Demographic and disease-related information of classical galactosemia patients.
| Patient No. | Gender | Age at Study [Years] | Method of Diagnosis | Start of Treatment [Days] | Genotype | GALT Enzyme Activity [µmol/h/g Hb] |
G1P [mg/dL] at Diagnosis | Lifetime G1P [mg/dL] | Speech Disorder | Ataxia | Seizures | Intellectual Disability | Tremor #
[Scaled Score] |
Dystonia $ [Scaled Score] |
|---|---|---|---|---|---|---|---|---|---|---|---|---|---|---|
| 1 | m | 17 | selective screening (newborn screening failure) |
23 |
p.Gln188Arg/ p.Lys285Asn |
0 | 10.1 | 2.3 | + | − | − | − | 7 | 0 |
| 2 | f | 19 | newborn screening |
10 | n.a. | 0 | 43.0 | 2.4 | + | + | − | + | 53 | 9 |
| 3 | f | 21 | family screening † |
0 |
p.Gln188Arg/ p.Gln188Arg |
0 | 5.0 | 2.1 | + | − | − | + | 7 | 0 |
| 4 | m | 23 | newborn screening |
8 |
p.Gln188Arg/ p.Gln188Arg |
0 | 33.5 | 2.4 | − | − | − | − | 15 | 0 |
| 5 | f | 25 | family screening ‡ |
0 |
p.Gln188Arg/ p.Gln188Arg |
0 | 25.9 | 2.8 | − | − | − | − | 7 | 0 |
| 6 | f | 25 | family screening † |
0 |
p.Gln188Arg/ p.Gln188Arg |
0 | 8.2 | 2.4 | + | − | − | + | 21 | 11 |
| 7 | m | 27 | selective screening ‡ |
8 |
p.Gln188Arg/ p.Gln188Arg |
0 | 41.0 | 3.1 | + | − | − | + | 70 | 24.5 |
| 8 | f | 29 | newborn screening † |
9 |
p.Gln188Arg/ p.Gln188Arg |
0 | 80.0 | 2.3 | + | − | − | − | 0 | 0 |
| 9 | m | 30 | selective screening |
9 |
p.Gln188Arg/ unknown |
0 | 67.7 | 2.1 | − | − | − | − | 10 | 11 |
| 10 | f | 36 | newborn screening |
11 | n.a. | 0 | 30.0 | 3.0 | + | + | − | + | 20 | 11.5 |
| 11 | m | 48 | selective screening |
14 |
p.Gln188Arg/ p.Gln212Ter |
n.a. | n.a. | 1.9 | + | + | + | + | 54 | 6.5 |
Abbreviations: GALT; erythrocyte galactose-1-phosphate uridylyltranserase, G1P; galactose-1-phosphate, # Fahn-Tolosa-Marin Clinical Rating Scale for tremor (maximum possible total score of 144), $ Fahn-Marsden Rating scale for dystonia (maximum possible total score of 120), n.a., not available, † first family, ‡ second family.
2.5. Visual Function Tests
Visual function tests were performed at the time of OCT examination.
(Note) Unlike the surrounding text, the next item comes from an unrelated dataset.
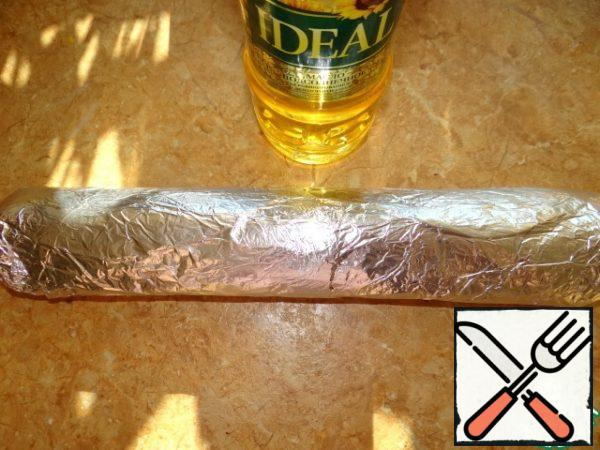 Place the roll in foil and leave in the refrigerator for 1 hour for cooling and shrinkage;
Visual acuity (VA) was tested with the standard Snellen chart. Habitually corrected low-contrast monocular visual acuity (LCVA) was acquired using 2.5% low-contrast Sloan letter charts placed in a retro-illuminated light box at 2 m distance. Each chart consisted of 14 lines with five letters per line that were standardized with equal difficulty per line and equal spacing between the lines. The total number of correct letters identified on each chart was tested to determine LCVA (maximum 70 letters). VA and LCVA were tested for both eyes in one participant.
2.6. Statistical Analyses
Statistical analyses were performed using SPSS Statistics 26 (IBM) by the lead author (ASL-H).
Comparison of demographic data between the patient and control group was analyzed by chi-square test. To analyze an association between clinical data and clinical outcome parameters of CG patients, bivariate correlation analysis was performed, and subgroups were compared using the Kruskal-Wallis test.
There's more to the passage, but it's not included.